Taking the same line that we’ve been taking at Maneno, the engineers behind the buses (who are from the African “reaspora” *) had obvious reasons for building to their own specs:
In Europe the technology is very sophisticated with lots of electronic devices. In Africa we don’t need this.
We just need robust buses because our roads are not very well done like in Europe. This is an African design for Africa.
While portions of the drivetrain are coming from the European company Iveco, I feel it doesn’t steal any of the thunder of what they’re doing as most every vehicle producers these days has another company building parts of their products. In Cote d’Ivoire, domestic company, Sotra is doing the actual production of the buses. While there is some worry by citizens over the potential reliability of the buses:
If we import buses it’s better because we already know their endurance, the pros and cons, so really, I’m a bit hesitant about making buses here.

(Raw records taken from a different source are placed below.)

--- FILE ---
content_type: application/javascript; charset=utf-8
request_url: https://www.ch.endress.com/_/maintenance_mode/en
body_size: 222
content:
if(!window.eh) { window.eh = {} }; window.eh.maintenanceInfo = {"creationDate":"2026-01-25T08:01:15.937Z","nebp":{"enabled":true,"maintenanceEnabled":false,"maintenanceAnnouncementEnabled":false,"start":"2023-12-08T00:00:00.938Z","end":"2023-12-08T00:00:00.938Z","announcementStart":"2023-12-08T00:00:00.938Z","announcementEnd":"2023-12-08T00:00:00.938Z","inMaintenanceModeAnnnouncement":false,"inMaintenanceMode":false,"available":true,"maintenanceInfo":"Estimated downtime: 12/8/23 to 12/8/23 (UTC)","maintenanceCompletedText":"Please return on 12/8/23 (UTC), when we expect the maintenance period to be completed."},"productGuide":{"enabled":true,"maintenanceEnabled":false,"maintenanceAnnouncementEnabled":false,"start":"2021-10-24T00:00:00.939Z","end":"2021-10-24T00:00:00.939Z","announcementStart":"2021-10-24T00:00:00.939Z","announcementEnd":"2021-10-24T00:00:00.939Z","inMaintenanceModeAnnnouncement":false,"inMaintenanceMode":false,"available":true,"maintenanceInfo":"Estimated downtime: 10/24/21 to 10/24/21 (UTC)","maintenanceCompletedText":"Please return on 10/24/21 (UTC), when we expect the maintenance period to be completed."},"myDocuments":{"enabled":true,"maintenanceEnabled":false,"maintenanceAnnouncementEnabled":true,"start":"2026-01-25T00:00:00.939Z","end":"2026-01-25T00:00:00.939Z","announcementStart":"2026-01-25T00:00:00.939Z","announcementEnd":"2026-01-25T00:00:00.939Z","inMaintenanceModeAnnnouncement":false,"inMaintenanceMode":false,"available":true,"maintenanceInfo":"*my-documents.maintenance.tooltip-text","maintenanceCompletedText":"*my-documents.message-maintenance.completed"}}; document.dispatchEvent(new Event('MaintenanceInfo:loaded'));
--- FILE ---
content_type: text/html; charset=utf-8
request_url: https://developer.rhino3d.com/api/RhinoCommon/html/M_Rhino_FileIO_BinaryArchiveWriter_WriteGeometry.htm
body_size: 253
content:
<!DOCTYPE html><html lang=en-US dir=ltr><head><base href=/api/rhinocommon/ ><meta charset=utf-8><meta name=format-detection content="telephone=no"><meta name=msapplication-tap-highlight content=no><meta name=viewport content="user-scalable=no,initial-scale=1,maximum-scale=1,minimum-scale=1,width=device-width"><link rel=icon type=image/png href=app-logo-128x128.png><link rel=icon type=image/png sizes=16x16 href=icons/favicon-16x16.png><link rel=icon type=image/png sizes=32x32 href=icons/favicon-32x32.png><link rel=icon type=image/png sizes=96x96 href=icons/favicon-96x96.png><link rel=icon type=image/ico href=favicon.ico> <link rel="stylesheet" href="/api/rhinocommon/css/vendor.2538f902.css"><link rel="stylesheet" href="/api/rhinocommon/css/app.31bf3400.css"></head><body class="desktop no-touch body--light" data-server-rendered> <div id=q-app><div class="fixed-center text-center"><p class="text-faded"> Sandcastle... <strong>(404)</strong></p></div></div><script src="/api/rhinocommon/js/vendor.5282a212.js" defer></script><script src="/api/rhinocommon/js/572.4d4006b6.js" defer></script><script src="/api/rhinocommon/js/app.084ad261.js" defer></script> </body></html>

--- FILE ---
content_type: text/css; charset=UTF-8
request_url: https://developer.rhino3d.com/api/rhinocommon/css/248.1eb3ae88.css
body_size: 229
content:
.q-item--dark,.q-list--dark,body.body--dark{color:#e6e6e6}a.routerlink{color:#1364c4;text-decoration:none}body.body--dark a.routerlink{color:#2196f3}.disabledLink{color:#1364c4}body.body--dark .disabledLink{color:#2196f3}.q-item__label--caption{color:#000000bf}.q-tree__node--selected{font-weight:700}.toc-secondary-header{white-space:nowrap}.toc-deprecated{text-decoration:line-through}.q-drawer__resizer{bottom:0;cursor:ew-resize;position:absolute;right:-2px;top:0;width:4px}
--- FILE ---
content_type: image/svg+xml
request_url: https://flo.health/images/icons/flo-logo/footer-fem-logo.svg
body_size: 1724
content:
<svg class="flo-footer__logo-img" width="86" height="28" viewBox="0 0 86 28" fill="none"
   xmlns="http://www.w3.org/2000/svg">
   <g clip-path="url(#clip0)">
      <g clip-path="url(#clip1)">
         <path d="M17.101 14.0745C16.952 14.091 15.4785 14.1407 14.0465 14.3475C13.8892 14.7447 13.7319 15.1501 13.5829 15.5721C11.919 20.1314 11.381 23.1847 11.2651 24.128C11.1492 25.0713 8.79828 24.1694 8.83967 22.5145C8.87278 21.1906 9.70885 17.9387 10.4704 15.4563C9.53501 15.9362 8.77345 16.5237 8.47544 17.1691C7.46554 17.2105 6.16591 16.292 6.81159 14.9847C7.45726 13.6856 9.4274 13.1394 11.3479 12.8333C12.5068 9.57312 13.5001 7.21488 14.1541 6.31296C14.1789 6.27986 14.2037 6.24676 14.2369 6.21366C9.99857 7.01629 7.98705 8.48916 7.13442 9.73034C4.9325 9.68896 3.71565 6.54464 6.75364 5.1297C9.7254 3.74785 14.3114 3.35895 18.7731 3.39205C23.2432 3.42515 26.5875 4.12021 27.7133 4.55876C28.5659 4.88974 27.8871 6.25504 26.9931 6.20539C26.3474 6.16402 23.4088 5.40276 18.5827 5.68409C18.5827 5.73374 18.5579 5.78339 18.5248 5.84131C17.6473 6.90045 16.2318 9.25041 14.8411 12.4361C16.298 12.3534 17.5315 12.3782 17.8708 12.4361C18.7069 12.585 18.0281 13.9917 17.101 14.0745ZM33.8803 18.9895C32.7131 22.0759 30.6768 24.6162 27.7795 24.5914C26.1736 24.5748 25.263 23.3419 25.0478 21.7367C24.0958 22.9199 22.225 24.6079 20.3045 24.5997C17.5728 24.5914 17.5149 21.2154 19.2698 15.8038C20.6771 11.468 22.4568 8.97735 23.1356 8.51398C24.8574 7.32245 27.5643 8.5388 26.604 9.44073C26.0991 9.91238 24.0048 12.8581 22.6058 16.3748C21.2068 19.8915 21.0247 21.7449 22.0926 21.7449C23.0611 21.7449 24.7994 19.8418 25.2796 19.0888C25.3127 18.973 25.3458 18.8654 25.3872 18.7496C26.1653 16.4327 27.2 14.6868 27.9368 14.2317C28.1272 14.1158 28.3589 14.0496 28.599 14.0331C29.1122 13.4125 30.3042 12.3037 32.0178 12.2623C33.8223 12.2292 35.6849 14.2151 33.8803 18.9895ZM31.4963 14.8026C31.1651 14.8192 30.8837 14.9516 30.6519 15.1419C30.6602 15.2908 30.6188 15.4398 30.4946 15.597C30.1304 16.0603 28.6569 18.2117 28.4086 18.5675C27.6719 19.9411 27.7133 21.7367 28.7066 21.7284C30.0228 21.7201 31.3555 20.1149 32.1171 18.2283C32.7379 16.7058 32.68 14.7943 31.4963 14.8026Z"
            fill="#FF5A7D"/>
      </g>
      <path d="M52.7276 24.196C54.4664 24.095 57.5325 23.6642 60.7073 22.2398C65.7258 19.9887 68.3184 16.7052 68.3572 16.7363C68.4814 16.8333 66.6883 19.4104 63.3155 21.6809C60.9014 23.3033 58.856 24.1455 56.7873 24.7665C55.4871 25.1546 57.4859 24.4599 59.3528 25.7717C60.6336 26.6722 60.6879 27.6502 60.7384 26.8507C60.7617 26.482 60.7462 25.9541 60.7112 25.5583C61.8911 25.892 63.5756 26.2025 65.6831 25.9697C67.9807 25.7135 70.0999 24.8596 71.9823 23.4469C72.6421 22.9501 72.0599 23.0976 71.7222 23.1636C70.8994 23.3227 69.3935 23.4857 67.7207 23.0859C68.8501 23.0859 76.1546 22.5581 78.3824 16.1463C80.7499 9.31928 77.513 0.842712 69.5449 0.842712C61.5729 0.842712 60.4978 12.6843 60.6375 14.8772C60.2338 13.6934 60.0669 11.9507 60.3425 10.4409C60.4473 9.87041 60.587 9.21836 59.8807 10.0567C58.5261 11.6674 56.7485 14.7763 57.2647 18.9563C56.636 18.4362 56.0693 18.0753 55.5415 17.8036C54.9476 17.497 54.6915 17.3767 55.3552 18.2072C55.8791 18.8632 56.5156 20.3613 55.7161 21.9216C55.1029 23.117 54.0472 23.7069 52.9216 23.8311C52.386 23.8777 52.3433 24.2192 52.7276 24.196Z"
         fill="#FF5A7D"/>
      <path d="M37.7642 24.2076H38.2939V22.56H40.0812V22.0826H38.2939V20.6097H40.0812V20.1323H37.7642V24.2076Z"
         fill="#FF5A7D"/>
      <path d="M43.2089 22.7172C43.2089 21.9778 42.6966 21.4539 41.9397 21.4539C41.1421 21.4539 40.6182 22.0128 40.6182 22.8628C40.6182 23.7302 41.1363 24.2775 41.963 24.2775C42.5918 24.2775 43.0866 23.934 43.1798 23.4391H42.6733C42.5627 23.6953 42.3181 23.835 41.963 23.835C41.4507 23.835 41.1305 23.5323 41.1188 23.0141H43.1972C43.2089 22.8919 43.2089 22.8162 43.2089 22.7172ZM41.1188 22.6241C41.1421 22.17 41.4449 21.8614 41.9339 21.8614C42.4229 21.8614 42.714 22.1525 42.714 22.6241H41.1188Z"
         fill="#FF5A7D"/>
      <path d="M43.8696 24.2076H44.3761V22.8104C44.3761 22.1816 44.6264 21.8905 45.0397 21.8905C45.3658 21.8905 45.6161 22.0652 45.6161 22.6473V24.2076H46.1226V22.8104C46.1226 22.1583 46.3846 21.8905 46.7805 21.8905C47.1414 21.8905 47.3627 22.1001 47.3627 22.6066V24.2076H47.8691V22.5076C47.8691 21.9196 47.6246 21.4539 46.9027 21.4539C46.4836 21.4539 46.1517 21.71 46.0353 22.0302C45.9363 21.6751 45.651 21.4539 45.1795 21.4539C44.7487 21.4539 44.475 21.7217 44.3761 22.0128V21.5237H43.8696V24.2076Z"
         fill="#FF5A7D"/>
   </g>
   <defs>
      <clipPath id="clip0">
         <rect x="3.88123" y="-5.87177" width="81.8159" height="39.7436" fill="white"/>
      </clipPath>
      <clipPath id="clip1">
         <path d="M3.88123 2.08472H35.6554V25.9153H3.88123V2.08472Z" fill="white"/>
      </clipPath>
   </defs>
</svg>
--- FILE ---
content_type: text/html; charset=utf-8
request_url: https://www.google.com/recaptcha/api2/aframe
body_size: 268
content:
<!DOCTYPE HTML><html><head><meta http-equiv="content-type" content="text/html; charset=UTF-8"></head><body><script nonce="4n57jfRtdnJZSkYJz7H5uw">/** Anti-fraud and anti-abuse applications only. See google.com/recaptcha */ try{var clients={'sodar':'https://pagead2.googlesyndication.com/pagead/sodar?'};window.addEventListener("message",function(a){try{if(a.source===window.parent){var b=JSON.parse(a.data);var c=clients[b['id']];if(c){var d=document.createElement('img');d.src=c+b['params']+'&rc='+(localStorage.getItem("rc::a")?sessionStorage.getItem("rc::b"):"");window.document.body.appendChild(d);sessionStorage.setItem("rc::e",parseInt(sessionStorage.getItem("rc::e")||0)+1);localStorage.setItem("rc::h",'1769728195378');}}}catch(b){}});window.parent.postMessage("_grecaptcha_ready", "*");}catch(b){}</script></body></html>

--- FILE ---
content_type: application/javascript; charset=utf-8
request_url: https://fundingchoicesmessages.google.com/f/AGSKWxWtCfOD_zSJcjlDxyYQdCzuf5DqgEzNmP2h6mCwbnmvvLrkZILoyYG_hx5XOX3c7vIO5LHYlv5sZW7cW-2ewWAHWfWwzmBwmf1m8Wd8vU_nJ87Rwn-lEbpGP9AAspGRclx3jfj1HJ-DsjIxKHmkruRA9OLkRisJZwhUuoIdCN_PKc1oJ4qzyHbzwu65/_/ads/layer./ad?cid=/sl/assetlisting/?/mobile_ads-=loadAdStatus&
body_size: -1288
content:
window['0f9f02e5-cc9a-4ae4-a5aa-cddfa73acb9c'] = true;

It’s probably not all that justified given that the history of Sotra has been in building “water buses” for use around Abidjan. Given the general layout of the town, it easy to see that these vehicles have been seriously put through their paces. Sure, there are undoubtedly going to be issues down the road, but I’m guessing they’ll be a lot less problematic than anything that happens from a standard GM vehicle. And if you don’t believe me on that point, go take a test drive of any new GM vehicle. I’ll take anything built, tested, and from Africa any day if I want reliability.
* Reaspora: Those who left their original countries, worked and were most likely educated abroad, but have now returned to their country of origin to work and ply their new skills and knowledge.